Without a covered agreement, U.S.-based insurers operating in the EU might be at a competitive disadvantage to European insurers because of the lack of harmonization between Europe’s insurance regulatory requirements and the U.S. state-based, policyholder-centric regulatory structure. Additionally, U.S. based insurers and reinsurers may be barred from doing business in certain EU countries without complying with Solvency II standards.
“While I believe that insurers are best regulated at the state level, a covered agreement with the European Union, when structured properly and with input from state insurance commissioners and stakeholders, presents a unique opportunity to level the playing field for U.S. insurers and reinsurers,” explained Subcommittee Chairman Luetkemeyer (R-MO) in his opening statement. “That’s particularly important given the actions we are beginning to see out of European regulatory bodies.”
On September 27, 2016, Treasury released a press statement on the status of negotiations following the meetings between the United States and Europe from September 21-22, 2016. According to the statement, both sides continue to discuss prudential measures such as group supervision, exchange of confidential regulatory information, and reinsurance collateral with the hopes of an agreement “in the near future.”

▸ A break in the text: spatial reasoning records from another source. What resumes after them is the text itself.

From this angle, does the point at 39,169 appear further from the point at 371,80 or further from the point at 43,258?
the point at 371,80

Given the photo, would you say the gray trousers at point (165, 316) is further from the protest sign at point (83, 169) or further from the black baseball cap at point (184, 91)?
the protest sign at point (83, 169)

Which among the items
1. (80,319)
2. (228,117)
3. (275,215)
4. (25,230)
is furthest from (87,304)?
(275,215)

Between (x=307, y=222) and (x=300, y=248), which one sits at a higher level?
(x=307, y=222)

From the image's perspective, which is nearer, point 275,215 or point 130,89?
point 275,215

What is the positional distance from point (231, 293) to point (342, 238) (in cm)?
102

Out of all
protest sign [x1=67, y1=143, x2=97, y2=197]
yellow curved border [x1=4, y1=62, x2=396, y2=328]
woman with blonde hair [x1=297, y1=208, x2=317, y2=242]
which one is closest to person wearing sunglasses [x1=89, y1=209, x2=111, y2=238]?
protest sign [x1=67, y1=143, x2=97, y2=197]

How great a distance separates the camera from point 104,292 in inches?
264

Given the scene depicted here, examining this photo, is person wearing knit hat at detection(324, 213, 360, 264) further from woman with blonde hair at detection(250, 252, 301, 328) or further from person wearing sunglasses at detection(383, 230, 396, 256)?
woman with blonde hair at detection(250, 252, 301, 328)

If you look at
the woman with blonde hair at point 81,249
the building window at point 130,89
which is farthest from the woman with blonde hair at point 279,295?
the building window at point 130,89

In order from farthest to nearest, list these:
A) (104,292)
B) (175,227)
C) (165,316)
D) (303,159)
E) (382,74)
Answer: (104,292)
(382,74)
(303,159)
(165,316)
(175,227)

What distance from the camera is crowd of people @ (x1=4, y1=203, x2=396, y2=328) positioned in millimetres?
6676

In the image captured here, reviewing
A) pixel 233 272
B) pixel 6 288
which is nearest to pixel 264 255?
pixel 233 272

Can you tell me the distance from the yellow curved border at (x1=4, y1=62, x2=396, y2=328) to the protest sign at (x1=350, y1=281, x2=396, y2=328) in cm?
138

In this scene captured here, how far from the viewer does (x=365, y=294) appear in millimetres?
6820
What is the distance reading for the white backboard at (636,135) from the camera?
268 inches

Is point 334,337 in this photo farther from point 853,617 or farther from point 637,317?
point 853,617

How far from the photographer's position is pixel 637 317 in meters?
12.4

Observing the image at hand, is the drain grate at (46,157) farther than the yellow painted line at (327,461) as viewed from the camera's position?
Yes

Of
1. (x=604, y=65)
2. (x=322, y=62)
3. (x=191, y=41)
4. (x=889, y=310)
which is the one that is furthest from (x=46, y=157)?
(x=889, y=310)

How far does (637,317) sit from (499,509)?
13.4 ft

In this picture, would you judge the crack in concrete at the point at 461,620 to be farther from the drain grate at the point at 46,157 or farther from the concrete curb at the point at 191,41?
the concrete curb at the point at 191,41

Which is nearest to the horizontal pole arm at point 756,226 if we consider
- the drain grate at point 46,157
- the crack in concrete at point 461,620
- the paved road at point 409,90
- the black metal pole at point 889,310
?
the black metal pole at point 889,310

Key Takeaways from the Hearing:
- International regulatory efforts threaten the U.S. model of insurance supervision, which protects U.S. policyholders by keeping our insurance market financially strong and competitive.
- U.S. insurance supervisors need a unified strategy to defend and promote the strengths of our regulatory system internationally and ensure that U.S. insurers can effectively compete overseas.
- A covered agreement needs to resolve how U.S. insurers operating in the EU will be treated under Solvency II.